****Salting means adding randomness to a key column to distribute data more evenly across partitions.**

**It’s like splitting a big group into smaller subgroups by giving them suffixes.****

In [0]:
from pyspark.sql.functions import *

In [0]:
data = [("A", 100), ("A", 200), ("A", 300), ("B", 400), ("C", 500)]
df = spark.createDataFrame(data, ["user_id", "purchase"])


In [0]:
df.display()

user_id,purchase
A,100
A,200
A,300
B,400
C,500


let say A has 1.5 GB data , but one executor has 1 GB  data.
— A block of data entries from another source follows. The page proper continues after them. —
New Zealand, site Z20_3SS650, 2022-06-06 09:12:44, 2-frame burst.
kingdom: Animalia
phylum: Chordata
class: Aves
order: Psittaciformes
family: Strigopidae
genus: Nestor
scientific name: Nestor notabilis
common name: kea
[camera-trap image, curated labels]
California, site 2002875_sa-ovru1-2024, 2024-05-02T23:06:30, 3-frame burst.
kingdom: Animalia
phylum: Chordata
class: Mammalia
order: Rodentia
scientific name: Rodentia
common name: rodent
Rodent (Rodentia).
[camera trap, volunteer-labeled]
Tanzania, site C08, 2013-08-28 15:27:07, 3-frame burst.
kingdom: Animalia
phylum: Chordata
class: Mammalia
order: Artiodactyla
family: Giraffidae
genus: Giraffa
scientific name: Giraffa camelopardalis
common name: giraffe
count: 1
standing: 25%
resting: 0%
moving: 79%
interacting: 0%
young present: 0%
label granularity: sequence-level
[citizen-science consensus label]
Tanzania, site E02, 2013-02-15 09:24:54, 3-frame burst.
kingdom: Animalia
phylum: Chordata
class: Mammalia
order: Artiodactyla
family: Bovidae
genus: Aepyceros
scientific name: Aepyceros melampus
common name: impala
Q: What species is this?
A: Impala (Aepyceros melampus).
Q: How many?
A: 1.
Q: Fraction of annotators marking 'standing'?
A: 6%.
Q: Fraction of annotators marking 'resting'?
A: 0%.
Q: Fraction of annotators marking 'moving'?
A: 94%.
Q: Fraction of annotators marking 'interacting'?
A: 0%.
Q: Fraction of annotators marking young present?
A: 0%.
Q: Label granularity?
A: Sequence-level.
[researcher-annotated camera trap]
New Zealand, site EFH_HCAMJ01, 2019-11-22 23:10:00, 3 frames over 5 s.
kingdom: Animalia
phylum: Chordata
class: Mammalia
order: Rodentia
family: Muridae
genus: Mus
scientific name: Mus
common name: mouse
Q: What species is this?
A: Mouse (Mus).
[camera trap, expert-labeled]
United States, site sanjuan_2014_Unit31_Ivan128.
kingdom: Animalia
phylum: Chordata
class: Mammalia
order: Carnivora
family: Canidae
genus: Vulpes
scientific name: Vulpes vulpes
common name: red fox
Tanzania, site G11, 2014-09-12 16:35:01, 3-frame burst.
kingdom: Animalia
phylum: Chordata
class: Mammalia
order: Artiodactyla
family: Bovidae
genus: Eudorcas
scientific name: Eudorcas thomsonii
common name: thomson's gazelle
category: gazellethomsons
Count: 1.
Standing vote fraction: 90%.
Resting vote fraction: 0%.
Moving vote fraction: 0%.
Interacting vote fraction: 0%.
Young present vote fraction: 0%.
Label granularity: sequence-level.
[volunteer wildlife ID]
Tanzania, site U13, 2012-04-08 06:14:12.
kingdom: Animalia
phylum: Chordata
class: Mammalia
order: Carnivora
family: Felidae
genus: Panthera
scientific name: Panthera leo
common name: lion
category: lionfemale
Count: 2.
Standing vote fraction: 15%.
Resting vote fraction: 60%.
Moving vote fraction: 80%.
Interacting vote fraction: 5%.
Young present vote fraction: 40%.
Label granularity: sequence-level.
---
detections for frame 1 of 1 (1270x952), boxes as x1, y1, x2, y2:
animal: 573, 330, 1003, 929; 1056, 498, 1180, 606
OOM (Out of Memory) and data skew issues during operations like join or groupBy

**Adding Salt Column**

In [0]:
from pyspark.sql.functions import monotonically_increasing_id

df = df.withColumn("salt_column", monotonically_increasing_id() % 3)


In [0]:
df.display()

user_id,purchase,salt_column
A,100,0
A,200,2
A,300,1
B,400,0
C,500,1


**Creating Concat Column on original groupBy col and salt_column to create a new groupBy col**

In [0]:
df = df.withColumn("user_id_salt", concat(col("user_id"), lit("-"), col("salt_column")))

df.display()


user_id,purchase,salt_column,user_id_salt
A,100,0,A-0
A,200,2,A-2
A,300,1,A-1
B,400,0,B-0
C,500,1,C-1


**Apply group By on user_id_salt**

In [0]:
df=df.groupby("user_id_salt").agg(sum("purchase"))
df.display()

user_id_salt,sum(purchase)
A-0,100
A-2,200
A-1,300
C-1,500
B-0,400